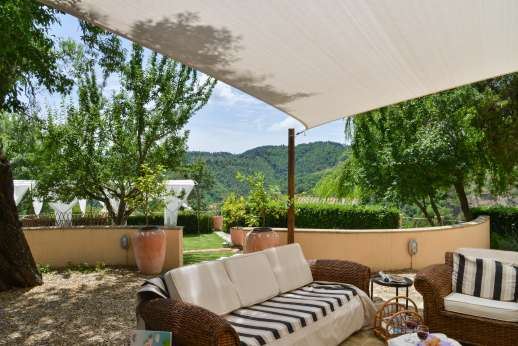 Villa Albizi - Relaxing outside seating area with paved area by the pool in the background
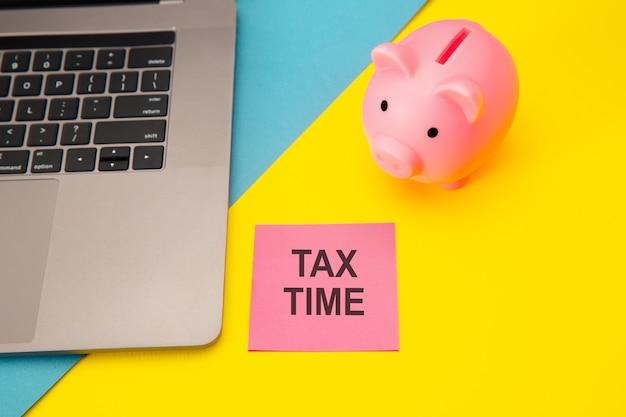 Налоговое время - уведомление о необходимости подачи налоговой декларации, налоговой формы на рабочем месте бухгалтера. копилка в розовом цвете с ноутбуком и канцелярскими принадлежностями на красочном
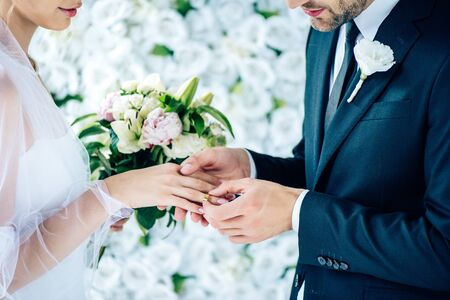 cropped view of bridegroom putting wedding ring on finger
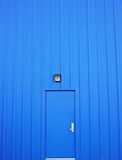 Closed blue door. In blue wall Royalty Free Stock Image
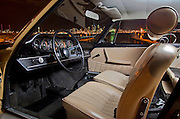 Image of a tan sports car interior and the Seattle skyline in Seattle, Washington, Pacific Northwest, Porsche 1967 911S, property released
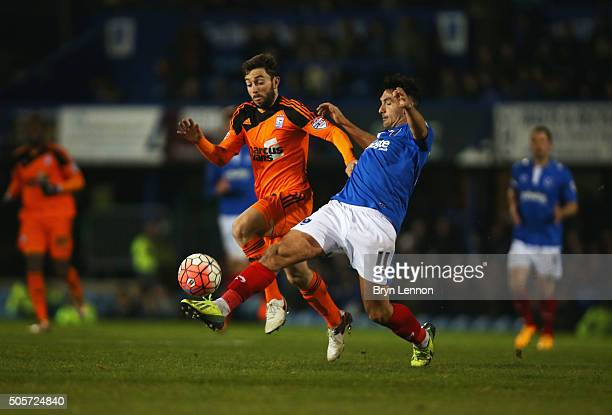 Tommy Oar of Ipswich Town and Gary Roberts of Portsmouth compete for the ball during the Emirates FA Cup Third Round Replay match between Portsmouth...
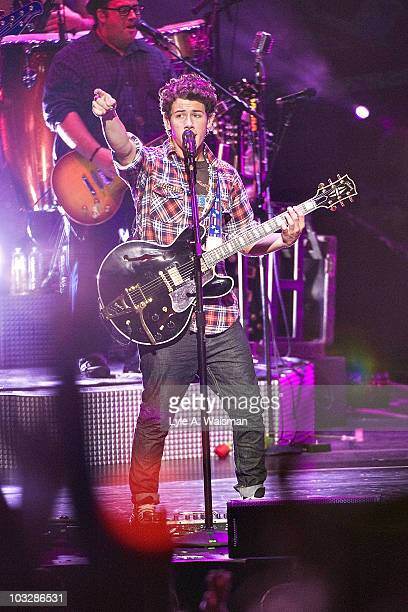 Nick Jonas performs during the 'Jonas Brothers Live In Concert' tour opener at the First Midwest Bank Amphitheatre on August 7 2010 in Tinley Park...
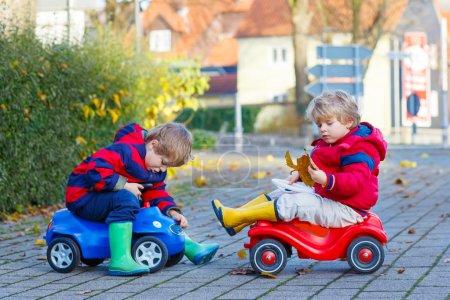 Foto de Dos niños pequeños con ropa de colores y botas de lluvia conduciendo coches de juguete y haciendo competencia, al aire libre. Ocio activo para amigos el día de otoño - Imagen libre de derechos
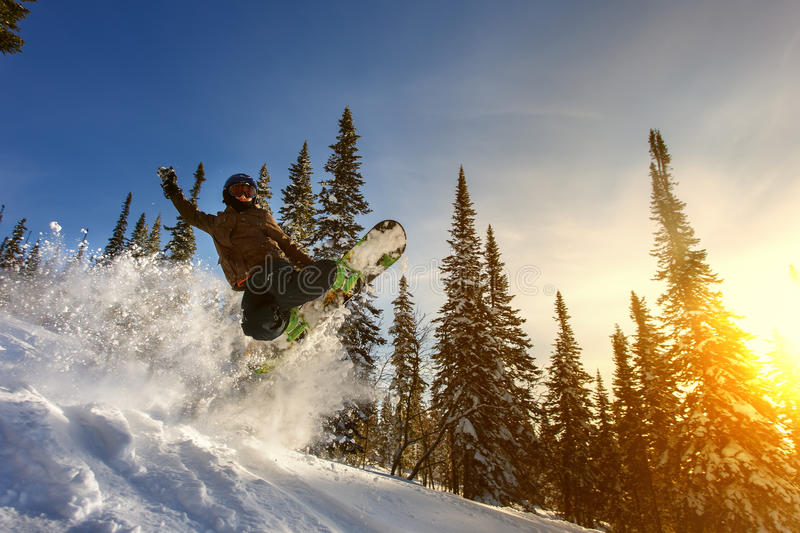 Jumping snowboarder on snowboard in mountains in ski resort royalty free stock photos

----

▸ **ACTIVITY**
Only one stretch of the entries above is needed: the lines from the one containing "Налоговое время - уведомление" through the one containing "Image of a tan". Copy it exactly, without the pictures.

▸ **REPLY TO THE TASK**
 Налоговое время - уведомление о необходимости подачи налоговой декларации, налоговой формы на рабочем месте бухгалтера. копилка в розовом цвете с ноутбуком и канцелярскими принадлежностями на красочном
 cropped view of bridegroom putting wedding ring on finger
 Closed blue door. In blue wall Royalty Free Stock Image
 Image of a tan sports car interior and the Seattle skyline in Seattle, Washington, Pacific Northwest, Porsche 1967 911S, property released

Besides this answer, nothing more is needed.